Tirolese, primo di quattro fratelli, dopo il diploma a Innsbruck si sposta a Vienna per frequentare l'Università di Musica e Arti Applicate (Universität für Musik und darstellende Kunst Wien). Si è poi trasferito a Monaco di Baviera alla scuola di recitazione Otto Falckenberg. Dopo la laurea ha recitato per la Münchner Kammerspielen in disparate produzioni, tra cui un Troilo e Cressida da William Shakespeare. In seguito è iniziato il suo percorso nel mondo del cinema, intorno alla fine degli anni '80, prima delle serie televisive, che l'hanno portato poi al successo negli anni '90. Il suo personaggio, il commissario Richard Moser. gli è rimasto cucito addosso fino al momento appena antecedente il successo massimo, quando Toser decise di abbandonare la serie per non rimanere imprigionato in quel ruolo.
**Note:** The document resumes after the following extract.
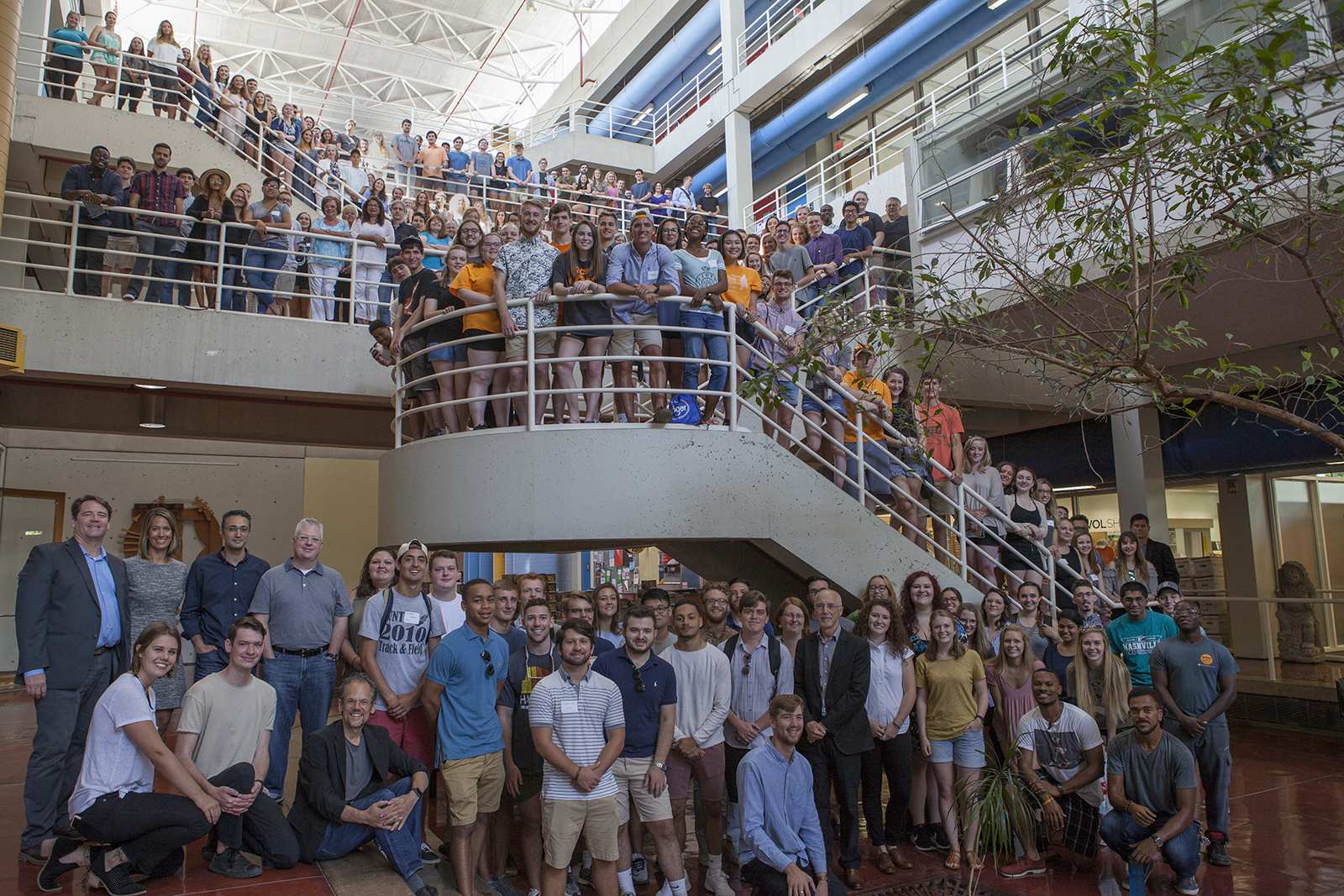 A picture of the college's faculty and students on the stairs in the Art + Architecture building.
Molti sono i film (e i film-TV) a cui ha partecipato. Tra i tanti titoli si possono ricordare Workaholic di Sharon von Wietersheim, La libertà dell'aquila di Xaver Schwarzenberger(dove interpreta Andreas Hofer), L'architetto del diavolo di Heinrich Breloer (dove interpreta Adolf Hitler). Parlando correntemente anche italiano (ha una casa in Toscana dve passa buona parte dell'anno), ha avuto anche ruoli interessanti con alcuni registi italiani;  con Giovanni Soldati (Mia per sempre, 1996), Cinzia TH Torrini (Ombre,1998), Maurizio Zaccaro (Cristallo di rocca, 1999), Raffaele Mertes, (Giuseppe, 1999). All'inizio degli anni 2000 è invece iniziato il suo percorso da regista teatrale, un continuum con i suoi inizi professionali: nel 2001 esordisce come regista a Bregenz, nel Don Giovanni di Mozart. Nome correlato ad un'altra delle sue passioni, la musica, visto che suona diversi strumenti come il pianoforto, la chitarra, la fisarmonica e il violino. Non solo per Il Commissario Rex, in carriera ha ricevuto diversi premi ed onorificeze. L'ultimo ruolo al cinema, nel 2014, nel film "Lo straniero della Valle Oscura".